29 Nov 2011 Cuba, Central and Latin America Plants
Cuban serpentine thickets - the centre of diversity and endemism of the Caribbean hotspot - are being affected by an increase on wildfires frequency. This project will elucidate fire effects on these plant communities by comparing field data from non-burned and burned sites in a national study, and will provide a scientific basis for fire management and ecosystem conservation.
Cuban serpentine thickets are the diversity and endemism centres of the Caribbean hotspot, and support the third richest serpentine flora in the world (after New Caledonia and Malaysia). Human-caused fires are increasingly frequent in these thickets, and the ecological effects of fire in tropical serpentine vegetation are almost completely unknown. According to preliminary data, fires are reducing the richness of native species and increasing the flammability of the serpentine vegetation. Both the composition and the structure of the fire-promoted thickets inhibit the natural recovery of the typical vegetation by limiting native plant recruitment. These results suggest that fires are shifting the rich Cuban serpentine thickets onto a pathway of fire-prone ecosystems, each one poorer in native species than its predecessor. These findings are quite different from any previous work on fires in Cuba, and also from other fire studies on serpentine vegetation worldwide. There have been almost no previous studies of fire ecology on serpentine soils in the tropics. This project will elucidate fire effects on these plant communities by comparing field data from non-burned and burned sites in a national study, and will provide a scientific basis for fire management and ecosystem conservation.

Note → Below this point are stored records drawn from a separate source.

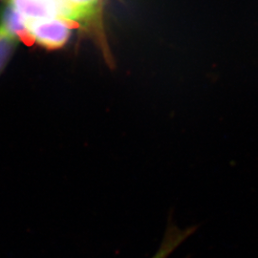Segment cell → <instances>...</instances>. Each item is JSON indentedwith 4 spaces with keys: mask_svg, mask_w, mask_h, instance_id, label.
I'll use <instances>...</instances> for the list:
<instances>
[{
    "mask_svg": "<svg viewBox=\"0 0 258 258\" xmlns=\"http://www.w3.org/2000/svg\"><path fill=\"white\" fill-rule=\"evenodd\" d=\"M26 27L31 42L47 50L62 48L71 37L69 22L61 19L30 20Z\"/></svg>",
    "mask_w": 258,
    "mask_h": 258,
    "instance_id": "1",
    "label": "cell"
},
{
    "mask_svg": "<svg viewBox=\"0 0 258 258\" xmlns=\"http://www.w3.org/2000/svg\"><path fill=\"white\" fill-rule=\"evenodd\" d=\"M0 26L12 37L22 42H31L28 35L26 21L15 8L8 3L0 13Z\"/></svg>",
    "mask_w": 258,
    "mask_h": 258,
    "instance_id": "2",
    "label": "cell"
},
{
    "mask_svg": "<svg viewBox=\"0 0 258 258\" xmlns=\"http://www.w3.org/2000/svg\"><path fill=\"white\" fill-rule=\"evenodd\" d=\"M77 17L78 23H89L97 18L102 0H64Z\"/></svg>",
    "mask_w": 258,
    "mask_h": 258,
    "instance_id": "3",
    "label": "cell"
},
{
    "mask_svg": "<svg viewBox=\"0 0 258 258\" xmlns=\"http://www.w3.org/2000/svg\"><path fill=\"white\" fill-rule=\"evenodd\" d=\"M191 232L192 229L189 231H181L175 227H169L160 249H158L156 254L152 258L167 257L184 239L188 237L189 234H191Z\"/></svg>",
    "mask_w": 258,
    "mask_h": 258,
    "instance_id": "4",
    "label": "cell"
},
{
    "mask_svg": "<svg viewBox=\"0 0 258 258\" xmlns=\"http://www.w3.org/2000/svg\"><path fill=\"white\" fill-rule=\"evenodd\" d=\"M19 42L0 26V76L9 63Z\"/></svg>",
    "mask_w": 258,
    "mask_h": 258,
    "instance_id": "5",
    "label": "cell"
}]
</instances>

This project will set up a system of permanent paired, non-burned and burned plots in the serpentine outcrops of the lowlands – the serpentine areas most damaged by fires in Cuba. These plots will allow us to evaluate the role of fires in the composition, structure and functioning of Cuban serpentine thickets, determine primary vegetation areas for protection and the amount of fire damaged areas, identifying the environmental factors related to fire occurrence, classify and map areas by risk of fire according to the fire-prone factors identified, design an action plan for the conservation and management of lowland serpentine thickets, set up a baseline and a system for monitoring fires in these plant communities and the response of both non-burned and burned vegetation to climate change, training local conservationists in plant identification and monitoring methodologies, provide local and regional institutions with accurate data for planning and developing local initiatives to manage and preserve serpentine plant communities, raise awareness of local conservationists, managers and local technicians about the effect of fires on their serpentine plant communities and provide data, charts and images about the effect of fires in Cuban serpentine plant communities to support the work of local and regional environmental education activists and groups.